Lady Brianna shook her head when Margueritte stepped up and Elsbeth came in the front door.

“What?”  Elsbeth asked straight out.

“Baby,” Brianna explained.  “The king and his men propose to try and catch the unicorn, if they can, and save it for all the people, for the purity and health it will bring.”

“But what?”  Elsbeth spoke again.  Apparently, she heard enough before coming inside to ask.  Margueritte stood quietly at her mother’s shoulder looked up and down the row of faces seated at the table and did not like any of them very much.

“Baby.  They propose to take you and Margueritte to the woods, alone, in the hope that the unicorn will return to you.”

“Bait,” Elsbeth said what her father said, and she turned her eyes on the men at the table.

“To Banner Bein?” Margueritte confirmed.  At least Chief Brian nodded.

“Think on it.”  The king rose so everyone rose with him.

“You will come for supper,” Brianna said.  It was a statement of invitation, not a question.

“Of course,” the king answered.  He planned to settle the matter that evening.  He stepped out, Duredain on his heels, and Finnian who sauntered a bit.  Chief Brian sent Canto on ahead but tarried until it became safe to speak.

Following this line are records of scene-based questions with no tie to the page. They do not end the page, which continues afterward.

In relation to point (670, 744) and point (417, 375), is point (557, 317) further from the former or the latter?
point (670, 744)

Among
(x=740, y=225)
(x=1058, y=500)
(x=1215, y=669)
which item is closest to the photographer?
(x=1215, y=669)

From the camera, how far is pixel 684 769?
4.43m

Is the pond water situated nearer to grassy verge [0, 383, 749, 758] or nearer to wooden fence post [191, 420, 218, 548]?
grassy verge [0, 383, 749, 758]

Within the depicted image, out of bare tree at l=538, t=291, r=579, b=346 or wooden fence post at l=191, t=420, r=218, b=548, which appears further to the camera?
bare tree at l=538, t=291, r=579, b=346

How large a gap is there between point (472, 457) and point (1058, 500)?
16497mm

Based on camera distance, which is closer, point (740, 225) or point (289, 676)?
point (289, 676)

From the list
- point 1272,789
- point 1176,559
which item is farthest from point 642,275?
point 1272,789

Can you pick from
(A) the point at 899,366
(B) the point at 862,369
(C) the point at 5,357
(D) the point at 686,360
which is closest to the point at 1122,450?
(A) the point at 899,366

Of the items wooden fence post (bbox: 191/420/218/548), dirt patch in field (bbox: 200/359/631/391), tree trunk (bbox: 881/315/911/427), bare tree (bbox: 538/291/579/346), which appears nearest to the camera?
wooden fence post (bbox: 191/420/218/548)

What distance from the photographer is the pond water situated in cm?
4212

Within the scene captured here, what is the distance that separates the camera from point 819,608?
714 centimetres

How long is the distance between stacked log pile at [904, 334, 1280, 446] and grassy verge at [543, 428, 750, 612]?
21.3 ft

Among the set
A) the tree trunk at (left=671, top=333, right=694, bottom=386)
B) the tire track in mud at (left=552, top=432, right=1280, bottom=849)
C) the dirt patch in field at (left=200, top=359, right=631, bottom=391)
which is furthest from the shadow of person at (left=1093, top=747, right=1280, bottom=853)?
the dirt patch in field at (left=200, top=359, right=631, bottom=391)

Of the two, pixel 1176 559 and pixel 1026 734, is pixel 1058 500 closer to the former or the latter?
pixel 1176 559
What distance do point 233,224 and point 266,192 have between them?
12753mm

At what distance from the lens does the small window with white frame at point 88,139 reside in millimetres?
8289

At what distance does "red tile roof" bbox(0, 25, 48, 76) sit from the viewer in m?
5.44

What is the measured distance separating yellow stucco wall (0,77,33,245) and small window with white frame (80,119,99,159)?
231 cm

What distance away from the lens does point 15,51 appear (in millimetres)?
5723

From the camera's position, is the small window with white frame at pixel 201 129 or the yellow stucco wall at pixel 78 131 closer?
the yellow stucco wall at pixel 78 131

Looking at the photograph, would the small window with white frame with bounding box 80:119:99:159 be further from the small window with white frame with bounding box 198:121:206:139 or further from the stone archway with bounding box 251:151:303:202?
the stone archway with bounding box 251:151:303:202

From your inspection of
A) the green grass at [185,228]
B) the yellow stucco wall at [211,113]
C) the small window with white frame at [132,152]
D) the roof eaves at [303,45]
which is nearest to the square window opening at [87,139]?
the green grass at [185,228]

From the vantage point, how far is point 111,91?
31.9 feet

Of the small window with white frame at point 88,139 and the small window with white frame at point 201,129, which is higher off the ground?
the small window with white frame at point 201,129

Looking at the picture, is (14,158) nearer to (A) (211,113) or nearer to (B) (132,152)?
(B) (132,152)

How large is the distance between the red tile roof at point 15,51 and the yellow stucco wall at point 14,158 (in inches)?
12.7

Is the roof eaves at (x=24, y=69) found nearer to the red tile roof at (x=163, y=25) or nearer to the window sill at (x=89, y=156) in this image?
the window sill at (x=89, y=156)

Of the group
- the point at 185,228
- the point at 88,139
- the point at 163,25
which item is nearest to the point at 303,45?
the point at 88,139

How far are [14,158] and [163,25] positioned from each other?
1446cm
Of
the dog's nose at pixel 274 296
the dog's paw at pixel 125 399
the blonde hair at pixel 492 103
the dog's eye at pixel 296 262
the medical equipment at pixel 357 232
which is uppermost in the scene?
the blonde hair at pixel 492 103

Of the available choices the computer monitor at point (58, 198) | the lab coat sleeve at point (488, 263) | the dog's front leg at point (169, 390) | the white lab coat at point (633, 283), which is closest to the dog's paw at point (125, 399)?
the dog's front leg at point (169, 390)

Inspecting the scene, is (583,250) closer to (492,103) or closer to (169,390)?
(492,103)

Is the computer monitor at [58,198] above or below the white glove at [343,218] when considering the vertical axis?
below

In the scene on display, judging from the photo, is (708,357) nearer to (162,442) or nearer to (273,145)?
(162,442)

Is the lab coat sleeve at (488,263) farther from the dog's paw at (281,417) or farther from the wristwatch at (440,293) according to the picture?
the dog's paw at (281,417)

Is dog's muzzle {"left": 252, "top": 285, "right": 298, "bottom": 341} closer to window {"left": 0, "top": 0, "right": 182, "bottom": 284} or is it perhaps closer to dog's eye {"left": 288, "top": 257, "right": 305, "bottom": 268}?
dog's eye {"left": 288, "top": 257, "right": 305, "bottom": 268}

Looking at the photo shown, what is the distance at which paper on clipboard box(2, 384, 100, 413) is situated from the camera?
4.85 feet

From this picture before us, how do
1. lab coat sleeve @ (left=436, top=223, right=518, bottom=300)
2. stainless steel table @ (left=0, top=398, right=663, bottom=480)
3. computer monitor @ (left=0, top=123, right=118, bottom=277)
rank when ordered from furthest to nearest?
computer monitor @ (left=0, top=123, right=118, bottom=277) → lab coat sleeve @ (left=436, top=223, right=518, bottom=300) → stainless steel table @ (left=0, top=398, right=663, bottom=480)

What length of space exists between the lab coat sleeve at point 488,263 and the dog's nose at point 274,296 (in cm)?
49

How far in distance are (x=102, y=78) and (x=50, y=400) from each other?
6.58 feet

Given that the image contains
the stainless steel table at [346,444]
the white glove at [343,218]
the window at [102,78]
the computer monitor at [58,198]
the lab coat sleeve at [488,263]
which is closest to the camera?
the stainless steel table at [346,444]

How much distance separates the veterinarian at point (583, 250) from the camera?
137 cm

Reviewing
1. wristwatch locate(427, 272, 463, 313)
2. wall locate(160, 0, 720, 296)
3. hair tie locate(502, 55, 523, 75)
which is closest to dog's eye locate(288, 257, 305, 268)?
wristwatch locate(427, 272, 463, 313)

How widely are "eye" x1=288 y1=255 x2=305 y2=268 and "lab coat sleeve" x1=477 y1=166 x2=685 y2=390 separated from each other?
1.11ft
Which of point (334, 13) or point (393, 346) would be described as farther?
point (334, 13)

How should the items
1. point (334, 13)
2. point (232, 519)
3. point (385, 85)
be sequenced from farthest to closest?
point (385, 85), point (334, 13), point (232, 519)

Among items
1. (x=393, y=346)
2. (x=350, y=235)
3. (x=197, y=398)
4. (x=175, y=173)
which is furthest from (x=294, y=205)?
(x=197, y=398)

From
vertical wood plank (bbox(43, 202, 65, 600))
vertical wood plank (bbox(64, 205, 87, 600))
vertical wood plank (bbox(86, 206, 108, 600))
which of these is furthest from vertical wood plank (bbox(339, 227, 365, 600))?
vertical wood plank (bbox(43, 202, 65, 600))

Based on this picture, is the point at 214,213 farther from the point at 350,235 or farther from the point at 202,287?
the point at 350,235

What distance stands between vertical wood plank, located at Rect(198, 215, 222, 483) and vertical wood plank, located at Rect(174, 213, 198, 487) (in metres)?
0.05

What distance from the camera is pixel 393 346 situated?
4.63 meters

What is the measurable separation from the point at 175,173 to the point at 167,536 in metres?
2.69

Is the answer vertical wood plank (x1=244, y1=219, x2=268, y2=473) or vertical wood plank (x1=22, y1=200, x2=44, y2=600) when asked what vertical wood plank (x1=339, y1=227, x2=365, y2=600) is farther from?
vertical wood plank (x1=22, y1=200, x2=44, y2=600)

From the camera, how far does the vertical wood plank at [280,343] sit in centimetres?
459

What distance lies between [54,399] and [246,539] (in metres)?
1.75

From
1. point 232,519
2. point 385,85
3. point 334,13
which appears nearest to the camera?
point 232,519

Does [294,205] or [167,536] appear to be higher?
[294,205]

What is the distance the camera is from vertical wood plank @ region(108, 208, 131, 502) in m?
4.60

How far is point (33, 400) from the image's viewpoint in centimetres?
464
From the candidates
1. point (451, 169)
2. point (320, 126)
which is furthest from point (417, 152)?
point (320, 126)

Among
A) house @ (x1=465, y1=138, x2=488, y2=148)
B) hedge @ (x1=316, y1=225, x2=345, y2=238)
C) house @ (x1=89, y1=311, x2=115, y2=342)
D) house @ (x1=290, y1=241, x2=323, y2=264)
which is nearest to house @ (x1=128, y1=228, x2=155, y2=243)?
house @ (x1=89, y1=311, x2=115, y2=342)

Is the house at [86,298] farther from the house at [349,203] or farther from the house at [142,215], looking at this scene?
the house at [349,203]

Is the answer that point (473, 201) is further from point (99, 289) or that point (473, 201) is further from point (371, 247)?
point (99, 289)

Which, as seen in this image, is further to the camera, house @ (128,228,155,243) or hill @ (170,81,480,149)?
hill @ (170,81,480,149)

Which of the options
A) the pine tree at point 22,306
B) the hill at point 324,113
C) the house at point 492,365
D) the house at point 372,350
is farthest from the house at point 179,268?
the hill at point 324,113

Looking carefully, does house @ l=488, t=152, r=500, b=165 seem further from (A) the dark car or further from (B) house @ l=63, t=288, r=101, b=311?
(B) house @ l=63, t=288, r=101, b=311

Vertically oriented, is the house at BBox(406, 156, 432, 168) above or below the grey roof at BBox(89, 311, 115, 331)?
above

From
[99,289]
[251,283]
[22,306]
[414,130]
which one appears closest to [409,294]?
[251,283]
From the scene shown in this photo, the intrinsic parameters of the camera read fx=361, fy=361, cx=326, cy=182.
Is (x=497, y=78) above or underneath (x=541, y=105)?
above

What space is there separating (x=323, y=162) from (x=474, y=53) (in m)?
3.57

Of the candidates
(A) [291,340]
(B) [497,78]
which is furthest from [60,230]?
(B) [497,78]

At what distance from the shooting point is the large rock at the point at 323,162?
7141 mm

“Care, Sir Barth.  There is much talk about you Franks being responsible for this Christian business and the dissolution of the old ways.”

“What?  Get out!”  Lord Bartholomew roared.  Chief Brain shrugged, but Brianna walked him to the door and thanked him.

“It was only a fair warning.  He risked telling you,” she said.  “It was not a threat, veiled or otherwise.”

“Oh.”  Bartholomew got it, but his ire was so engaged, he could hardly hear anything unthreatening.

“Father.”  Margueritte spoke as Tomberlain came in from caring for the horses.  “Isn’t Hammerhead in Banner Bein visiting his family?”

Bartholomew looked at her and Lady Brianna was not sure what she might be suggesting, but Elsbeth seemed to understand.  “Oh, yes.”  She clapped her hands together.

“And I don’t see why, with a little help, if you know what I mean, we might not be safe enough.  Far be it from Elsbeth and me to break the peace between the Franks and the Breton.”

“Margueritte!”  Brianna’s voice scolded, but Lord Bartholomew clearly thought about it.  If the girls could pull it off, whether they got their unicorn or not, it would give him certain leverage on the king.

“What’s it all about?”  Tomberlain asked, and Margueritte explained her plan more fully, accepting the ways in which her father amended those plans, and Brianna, though not believing her ears, nevertheless did not object.